An alternative way to provide aggregated quality thresholds for esophagectomies is to gather data from renowned expert centers or high-volume institutions. Likewise, values on outcome after MIE—also referred to as benchmarks—were recently presented by the Esophagectomy Complications Consensus Group (ECCG) (22). Established from a high-quality international database including 24 expert centers from 14 different countries, this data collection holds a great amount of valuable information. Yet, for the determination of thresholds, the authors did not differentiate surgical approach or technique, nor did they provide different cut-off values for a specific patient’s risk level. For instance, outcomes of patients with various comorbidity and different American Society of Anesthesiologists (ASA) scores that underwent all types of (open or minimally invasive) esophagectomy, or with tumors located in the proximal as well as distal esophagus etc. were mixed together. Further, points of reference are presented as a percentage of all patients included in the database; an approach that does not compensate for center specific differences. For one, hospitals contributing more patients to the dataset influence the threshold in a much greater extent; for the other, centers with better quality results may perish in the unity. For creating a valid benchmark that truly serves as point of reference of best possible outcome, the selection of the surgical approach as well as patients presumed to have the least amount of postoperative complications is of utter importance (3). Also, the results should be assessed for each center individually and each hospital’s median result (or percentage of binominal outcomes) should be used for benchmark value calculation (3). Otherwise, these thresholds are rather a summary of the collected data than a true benchmark.
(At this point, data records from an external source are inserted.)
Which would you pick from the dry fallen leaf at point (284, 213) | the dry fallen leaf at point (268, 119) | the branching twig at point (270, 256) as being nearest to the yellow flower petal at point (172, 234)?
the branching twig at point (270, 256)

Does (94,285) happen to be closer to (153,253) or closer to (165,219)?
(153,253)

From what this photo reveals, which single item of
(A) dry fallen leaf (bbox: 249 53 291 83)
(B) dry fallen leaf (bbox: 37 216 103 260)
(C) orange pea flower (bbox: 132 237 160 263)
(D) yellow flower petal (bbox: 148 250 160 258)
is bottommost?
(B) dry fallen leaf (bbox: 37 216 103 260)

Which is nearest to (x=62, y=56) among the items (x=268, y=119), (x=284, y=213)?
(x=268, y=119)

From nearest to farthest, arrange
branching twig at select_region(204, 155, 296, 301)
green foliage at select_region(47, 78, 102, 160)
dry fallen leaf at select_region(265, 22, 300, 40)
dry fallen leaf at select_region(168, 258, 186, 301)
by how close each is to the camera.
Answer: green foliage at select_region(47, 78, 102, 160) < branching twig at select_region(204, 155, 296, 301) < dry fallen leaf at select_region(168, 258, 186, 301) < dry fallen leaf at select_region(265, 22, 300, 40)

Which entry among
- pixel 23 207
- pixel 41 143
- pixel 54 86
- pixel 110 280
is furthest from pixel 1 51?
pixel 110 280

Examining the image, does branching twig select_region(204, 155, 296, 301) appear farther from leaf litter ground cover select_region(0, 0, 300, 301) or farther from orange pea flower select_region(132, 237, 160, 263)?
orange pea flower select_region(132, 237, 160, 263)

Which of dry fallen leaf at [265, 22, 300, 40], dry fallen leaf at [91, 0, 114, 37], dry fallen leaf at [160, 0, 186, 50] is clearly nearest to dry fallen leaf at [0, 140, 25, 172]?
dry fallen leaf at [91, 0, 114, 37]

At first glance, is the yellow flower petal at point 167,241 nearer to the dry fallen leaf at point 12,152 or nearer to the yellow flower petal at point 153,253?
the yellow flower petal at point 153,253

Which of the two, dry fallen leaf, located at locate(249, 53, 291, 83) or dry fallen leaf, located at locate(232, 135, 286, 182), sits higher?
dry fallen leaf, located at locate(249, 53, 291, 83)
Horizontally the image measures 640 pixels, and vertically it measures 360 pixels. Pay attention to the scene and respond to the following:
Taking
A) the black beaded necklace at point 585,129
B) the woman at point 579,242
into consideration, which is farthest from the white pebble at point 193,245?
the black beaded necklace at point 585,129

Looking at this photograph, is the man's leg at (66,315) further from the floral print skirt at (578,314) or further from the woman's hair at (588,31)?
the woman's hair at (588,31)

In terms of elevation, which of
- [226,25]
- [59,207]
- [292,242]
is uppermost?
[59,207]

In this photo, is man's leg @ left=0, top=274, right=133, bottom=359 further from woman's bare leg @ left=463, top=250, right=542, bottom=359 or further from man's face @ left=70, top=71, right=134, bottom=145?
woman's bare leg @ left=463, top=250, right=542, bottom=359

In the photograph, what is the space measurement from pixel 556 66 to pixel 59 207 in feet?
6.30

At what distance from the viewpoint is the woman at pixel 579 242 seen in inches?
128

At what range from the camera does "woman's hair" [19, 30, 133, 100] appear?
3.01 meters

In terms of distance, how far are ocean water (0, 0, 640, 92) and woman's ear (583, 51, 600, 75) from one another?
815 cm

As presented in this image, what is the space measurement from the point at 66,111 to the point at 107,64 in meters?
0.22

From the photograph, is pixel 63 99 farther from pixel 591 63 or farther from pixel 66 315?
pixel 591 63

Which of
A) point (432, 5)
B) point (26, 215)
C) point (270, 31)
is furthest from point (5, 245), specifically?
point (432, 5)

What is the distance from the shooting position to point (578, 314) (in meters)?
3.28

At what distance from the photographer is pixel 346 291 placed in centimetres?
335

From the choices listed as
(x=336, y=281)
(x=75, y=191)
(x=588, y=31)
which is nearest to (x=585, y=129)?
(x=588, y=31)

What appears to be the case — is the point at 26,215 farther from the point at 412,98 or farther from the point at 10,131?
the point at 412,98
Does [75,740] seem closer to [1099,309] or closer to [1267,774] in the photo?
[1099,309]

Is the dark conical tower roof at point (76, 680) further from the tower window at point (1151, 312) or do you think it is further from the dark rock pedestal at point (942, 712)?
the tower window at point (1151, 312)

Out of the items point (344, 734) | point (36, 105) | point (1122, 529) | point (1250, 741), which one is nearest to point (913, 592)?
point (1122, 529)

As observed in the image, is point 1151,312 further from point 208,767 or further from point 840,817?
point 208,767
In an attempt to create a reliable benchmark for MIE, we recently performed a retrospective multicenter cohort study with an exclusive focus on total minimally invasive transthoracic esophagectomy (ttMIE) (Ivor Lewis and McKeown procedures only) (8). Some 1,057 patients from thirteen international expert centers for esophageal surgery (case load >20 esophagectomies per year) were included. We classified the outcome parameters according to the complications basic platform published by the ECCG (23) and postoperative morbidity was graded according to the Clavien-Dindo (CD) classification (24). “Ideal” patients meeting benchmark criteria were defined as having a low risk profile [Eastern Cooperative Oncology Group (ECOG) grade ≤1 and ASA score ≤2, age ≤65 years, and BMI 19–29 kg/m2]. Primary outcome measures for benchmark analysis were overall and major (CD ≥3a) morbidity, readmissions, anastomotic and pulmonary complications; all at 30 days after hospital discharge. In addition, positive resection margins, the number of examined lymph nodes, the 30- and 90-day Comprehensive Complication Index (CCI®) (25,26), and 30- and 90-day mortality rates were calculated (Figure 1). Benchmarks were defined as the 75th percentile of the median outcome parameters of the participating centers (3,8).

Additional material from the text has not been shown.